Слушал его Аввакум, и плавила горючая боль сердце, будто кто жамкал его раскалённой ладонью. Да уж не та ли здесь Ксенушка, красоты пагубной, русалочьей, смертки ждет? Не она ли приходила к нему на исповедь, блудной болезнью полонённая, а он, треокаянный врач, глядючи на нее, сам разболелся, жгомый похотью. Грех ей отпустил наскоро, вытолкнул из церкви и, как помешанный, с темью в глазах, прилепил к налою три свечи, возложил на них правую руку. Уж и мясом горелым завоняло и желание окаянное отступило, а он все держал руку в пламени, пока не свалился замертво.

Аввакум зорко, по-воровски, огляделся, словно испугался – не вслух ли высказал тайную память, но никого, кроме Лукони, ни рядом, ни поодаль не было. Только стремительные стрижи кромсали крыльями низкие полотнища грязных туч да взъерошенные псы, отбежавшие недалече.

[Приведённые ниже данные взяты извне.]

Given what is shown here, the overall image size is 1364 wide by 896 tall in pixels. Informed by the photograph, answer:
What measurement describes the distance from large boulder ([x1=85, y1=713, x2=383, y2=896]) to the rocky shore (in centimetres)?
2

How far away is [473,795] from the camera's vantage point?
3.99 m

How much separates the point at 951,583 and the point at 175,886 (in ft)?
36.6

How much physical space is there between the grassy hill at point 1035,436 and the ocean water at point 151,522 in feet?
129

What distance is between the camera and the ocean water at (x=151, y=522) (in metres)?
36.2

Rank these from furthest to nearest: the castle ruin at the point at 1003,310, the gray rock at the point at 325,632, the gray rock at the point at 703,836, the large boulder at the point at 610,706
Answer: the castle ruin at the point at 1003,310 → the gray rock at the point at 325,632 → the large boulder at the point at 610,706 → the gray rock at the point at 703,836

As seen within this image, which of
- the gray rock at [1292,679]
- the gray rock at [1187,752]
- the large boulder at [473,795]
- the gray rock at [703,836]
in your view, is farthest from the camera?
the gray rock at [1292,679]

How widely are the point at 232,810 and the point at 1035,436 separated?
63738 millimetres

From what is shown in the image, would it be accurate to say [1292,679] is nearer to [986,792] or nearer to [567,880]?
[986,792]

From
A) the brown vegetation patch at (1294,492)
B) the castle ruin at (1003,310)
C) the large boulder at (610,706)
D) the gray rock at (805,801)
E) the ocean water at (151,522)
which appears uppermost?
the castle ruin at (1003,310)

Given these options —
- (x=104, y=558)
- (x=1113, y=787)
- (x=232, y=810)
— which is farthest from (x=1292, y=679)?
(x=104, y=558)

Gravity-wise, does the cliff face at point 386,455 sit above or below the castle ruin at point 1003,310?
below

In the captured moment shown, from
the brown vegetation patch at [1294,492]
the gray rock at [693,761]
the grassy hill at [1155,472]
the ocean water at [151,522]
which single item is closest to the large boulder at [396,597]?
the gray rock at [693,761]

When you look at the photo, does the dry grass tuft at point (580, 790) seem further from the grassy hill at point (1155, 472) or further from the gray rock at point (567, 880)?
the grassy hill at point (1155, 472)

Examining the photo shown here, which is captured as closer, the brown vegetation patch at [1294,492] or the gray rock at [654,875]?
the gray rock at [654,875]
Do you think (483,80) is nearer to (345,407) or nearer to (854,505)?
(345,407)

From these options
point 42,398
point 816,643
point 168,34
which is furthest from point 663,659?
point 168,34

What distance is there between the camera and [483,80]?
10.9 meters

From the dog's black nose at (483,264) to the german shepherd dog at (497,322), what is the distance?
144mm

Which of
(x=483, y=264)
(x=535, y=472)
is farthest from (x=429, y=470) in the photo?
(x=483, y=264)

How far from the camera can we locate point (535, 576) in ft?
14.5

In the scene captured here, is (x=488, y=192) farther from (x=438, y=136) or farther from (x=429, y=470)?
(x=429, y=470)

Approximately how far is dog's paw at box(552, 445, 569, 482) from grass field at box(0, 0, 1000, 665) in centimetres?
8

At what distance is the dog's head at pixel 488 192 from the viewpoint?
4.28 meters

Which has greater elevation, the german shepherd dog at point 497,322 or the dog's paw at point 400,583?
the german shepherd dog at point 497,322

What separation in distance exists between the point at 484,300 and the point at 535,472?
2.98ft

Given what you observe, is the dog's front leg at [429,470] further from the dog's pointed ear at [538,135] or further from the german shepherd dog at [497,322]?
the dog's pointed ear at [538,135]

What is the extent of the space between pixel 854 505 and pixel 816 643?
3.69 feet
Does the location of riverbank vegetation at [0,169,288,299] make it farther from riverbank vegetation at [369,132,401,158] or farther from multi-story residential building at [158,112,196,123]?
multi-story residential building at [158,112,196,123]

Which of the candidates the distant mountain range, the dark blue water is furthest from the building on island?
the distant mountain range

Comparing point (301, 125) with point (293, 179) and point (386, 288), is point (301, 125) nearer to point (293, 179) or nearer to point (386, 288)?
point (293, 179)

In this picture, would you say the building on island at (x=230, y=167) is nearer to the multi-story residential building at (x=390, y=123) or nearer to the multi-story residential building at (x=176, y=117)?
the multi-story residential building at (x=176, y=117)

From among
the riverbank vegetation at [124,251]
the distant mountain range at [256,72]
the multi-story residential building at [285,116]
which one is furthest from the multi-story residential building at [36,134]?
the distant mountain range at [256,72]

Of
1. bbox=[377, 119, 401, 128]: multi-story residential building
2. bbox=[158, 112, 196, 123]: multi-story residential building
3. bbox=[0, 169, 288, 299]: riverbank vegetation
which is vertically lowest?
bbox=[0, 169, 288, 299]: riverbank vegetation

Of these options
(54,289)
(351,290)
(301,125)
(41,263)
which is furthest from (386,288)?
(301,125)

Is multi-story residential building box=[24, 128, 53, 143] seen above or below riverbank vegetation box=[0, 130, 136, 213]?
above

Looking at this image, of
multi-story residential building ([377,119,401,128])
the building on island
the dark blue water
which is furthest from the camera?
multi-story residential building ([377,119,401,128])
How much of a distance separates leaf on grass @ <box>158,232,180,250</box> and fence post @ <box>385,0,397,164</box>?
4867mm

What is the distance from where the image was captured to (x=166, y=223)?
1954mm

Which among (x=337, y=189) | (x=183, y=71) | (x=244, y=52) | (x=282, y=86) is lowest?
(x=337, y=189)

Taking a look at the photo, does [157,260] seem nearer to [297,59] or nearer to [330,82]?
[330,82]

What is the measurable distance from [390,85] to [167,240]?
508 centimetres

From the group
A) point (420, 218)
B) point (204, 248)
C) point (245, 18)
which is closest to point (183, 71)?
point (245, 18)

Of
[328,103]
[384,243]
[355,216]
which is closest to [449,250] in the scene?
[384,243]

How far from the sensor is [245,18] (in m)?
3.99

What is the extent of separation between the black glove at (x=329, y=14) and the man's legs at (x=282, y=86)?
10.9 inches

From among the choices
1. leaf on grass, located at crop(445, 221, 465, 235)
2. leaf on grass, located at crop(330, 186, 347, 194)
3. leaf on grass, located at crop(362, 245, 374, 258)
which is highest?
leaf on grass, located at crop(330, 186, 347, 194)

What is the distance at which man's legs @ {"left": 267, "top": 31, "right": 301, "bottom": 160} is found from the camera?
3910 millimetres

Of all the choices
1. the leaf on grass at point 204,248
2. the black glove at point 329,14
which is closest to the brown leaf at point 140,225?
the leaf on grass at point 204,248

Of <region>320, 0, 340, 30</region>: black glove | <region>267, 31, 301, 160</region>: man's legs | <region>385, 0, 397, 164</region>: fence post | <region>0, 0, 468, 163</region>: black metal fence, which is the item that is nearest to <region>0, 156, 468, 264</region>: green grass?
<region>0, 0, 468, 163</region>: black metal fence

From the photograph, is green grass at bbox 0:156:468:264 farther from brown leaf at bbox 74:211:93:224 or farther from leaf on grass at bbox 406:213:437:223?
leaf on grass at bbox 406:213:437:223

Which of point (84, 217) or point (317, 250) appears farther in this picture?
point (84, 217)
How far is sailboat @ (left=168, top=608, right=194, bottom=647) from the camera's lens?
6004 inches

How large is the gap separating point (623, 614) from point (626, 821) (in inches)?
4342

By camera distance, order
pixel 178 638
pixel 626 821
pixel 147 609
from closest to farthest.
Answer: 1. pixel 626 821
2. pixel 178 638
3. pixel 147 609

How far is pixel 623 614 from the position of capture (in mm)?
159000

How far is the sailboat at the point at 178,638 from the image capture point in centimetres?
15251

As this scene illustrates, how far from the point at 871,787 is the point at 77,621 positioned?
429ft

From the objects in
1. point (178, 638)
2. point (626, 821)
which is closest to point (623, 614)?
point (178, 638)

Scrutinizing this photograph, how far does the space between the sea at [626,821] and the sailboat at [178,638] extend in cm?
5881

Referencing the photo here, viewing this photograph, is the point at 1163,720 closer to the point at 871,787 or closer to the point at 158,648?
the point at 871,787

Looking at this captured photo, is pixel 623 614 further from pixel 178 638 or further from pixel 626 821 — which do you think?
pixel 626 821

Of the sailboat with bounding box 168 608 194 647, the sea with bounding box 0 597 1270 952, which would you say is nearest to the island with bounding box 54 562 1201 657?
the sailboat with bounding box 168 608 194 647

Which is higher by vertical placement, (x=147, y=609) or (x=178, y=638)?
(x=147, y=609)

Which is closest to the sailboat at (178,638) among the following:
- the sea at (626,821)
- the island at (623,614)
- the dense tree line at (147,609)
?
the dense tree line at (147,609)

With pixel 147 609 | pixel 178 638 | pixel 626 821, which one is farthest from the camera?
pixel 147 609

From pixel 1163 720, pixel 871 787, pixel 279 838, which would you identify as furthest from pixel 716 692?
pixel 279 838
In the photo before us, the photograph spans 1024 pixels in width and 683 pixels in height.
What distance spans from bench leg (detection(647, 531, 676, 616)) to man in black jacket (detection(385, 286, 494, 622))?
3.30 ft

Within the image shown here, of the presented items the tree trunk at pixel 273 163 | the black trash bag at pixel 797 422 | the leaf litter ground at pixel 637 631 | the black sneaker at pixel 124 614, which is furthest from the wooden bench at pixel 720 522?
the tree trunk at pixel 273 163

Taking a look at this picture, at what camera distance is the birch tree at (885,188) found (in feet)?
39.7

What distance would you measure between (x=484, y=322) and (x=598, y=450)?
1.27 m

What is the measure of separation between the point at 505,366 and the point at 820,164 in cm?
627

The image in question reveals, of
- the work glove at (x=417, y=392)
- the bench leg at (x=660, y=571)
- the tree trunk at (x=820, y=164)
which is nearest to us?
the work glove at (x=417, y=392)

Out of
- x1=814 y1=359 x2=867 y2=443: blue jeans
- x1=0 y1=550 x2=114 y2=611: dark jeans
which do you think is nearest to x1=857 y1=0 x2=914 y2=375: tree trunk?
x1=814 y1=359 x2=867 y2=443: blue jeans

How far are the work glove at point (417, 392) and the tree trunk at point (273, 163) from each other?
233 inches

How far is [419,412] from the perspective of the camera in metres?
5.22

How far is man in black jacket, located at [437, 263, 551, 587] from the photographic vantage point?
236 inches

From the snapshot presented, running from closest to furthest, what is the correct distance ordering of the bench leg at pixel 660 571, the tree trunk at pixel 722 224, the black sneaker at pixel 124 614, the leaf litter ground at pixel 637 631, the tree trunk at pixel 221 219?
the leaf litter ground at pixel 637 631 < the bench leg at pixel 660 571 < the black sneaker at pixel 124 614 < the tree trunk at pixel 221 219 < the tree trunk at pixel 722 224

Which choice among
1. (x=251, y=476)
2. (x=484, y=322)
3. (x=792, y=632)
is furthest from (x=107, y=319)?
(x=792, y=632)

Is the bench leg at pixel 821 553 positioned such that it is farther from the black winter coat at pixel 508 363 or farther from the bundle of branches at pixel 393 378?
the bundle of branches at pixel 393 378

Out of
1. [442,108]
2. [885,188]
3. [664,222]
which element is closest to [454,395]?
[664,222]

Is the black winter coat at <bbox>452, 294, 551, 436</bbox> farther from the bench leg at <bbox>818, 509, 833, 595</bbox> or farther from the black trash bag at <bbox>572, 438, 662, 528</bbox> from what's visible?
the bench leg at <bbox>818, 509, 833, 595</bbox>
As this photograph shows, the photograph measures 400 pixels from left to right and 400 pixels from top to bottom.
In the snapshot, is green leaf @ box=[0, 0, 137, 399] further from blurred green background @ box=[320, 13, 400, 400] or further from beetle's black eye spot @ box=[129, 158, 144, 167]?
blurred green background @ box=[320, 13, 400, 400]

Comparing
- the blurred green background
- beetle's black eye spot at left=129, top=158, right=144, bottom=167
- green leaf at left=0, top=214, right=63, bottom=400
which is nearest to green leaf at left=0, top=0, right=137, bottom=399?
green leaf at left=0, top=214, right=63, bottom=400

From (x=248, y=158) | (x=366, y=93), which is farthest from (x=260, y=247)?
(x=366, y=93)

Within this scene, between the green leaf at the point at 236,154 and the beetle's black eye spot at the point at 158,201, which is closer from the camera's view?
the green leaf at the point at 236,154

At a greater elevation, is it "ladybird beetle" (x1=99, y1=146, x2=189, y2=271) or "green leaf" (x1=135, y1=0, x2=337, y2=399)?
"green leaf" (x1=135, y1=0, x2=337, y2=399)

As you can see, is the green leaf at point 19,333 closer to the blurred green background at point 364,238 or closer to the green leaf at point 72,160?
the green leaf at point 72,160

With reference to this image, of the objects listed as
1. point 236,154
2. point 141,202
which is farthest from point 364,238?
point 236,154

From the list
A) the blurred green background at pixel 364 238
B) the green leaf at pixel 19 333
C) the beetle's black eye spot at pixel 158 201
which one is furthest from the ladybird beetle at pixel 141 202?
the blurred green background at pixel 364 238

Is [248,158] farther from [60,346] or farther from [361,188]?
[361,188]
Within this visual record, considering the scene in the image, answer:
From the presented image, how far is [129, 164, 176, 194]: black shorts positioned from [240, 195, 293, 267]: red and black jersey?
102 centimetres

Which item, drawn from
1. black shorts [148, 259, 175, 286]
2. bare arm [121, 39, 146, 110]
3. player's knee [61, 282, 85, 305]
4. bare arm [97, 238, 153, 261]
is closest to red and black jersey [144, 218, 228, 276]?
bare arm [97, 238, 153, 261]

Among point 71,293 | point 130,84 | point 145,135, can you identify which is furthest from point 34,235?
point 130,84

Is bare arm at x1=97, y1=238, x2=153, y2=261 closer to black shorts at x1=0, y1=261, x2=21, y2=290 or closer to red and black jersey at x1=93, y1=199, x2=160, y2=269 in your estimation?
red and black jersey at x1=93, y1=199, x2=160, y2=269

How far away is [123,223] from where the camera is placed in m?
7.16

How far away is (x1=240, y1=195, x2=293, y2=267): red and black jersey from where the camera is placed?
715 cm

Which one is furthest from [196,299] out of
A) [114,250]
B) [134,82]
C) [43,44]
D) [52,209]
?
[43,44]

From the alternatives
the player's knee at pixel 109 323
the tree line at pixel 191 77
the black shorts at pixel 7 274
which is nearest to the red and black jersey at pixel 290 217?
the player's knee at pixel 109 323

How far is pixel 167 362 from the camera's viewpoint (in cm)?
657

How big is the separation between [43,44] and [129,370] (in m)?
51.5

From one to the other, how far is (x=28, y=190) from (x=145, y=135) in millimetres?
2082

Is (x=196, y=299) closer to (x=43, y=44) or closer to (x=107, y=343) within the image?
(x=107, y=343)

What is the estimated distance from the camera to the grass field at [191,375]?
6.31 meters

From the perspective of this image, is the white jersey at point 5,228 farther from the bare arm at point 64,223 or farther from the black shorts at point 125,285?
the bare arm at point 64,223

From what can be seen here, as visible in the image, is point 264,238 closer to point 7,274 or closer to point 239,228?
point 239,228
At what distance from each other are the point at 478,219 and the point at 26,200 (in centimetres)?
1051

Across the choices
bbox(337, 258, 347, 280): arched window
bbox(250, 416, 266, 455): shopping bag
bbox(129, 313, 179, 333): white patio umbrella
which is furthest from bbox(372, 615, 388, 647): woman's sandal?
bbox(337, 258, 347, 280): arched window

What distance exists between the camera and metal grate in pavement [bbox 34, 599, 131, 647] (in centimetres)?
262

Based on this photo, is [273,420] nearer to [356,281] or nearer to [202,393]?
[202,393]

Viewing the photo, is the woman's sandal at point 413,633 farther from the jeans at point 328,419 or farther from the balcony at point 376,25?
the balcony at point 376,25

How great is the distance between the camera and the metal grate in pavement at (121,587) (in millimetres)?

– Гляну! – решился Аввакум.

И подбежал к воронке. Навстречу ему омутами озёрными полыхнули безумные глаза Ксении. Боль и страх жили в огромных глазищах, а больше мольба на скорое разрешение от страданий.

Аввакум упал на колени и стал остервенело отгребать землю, выпрастывая деву и взлаивая по-собачьи от удушливых рыданий. Слаб был протопоп на чужую беду и горе.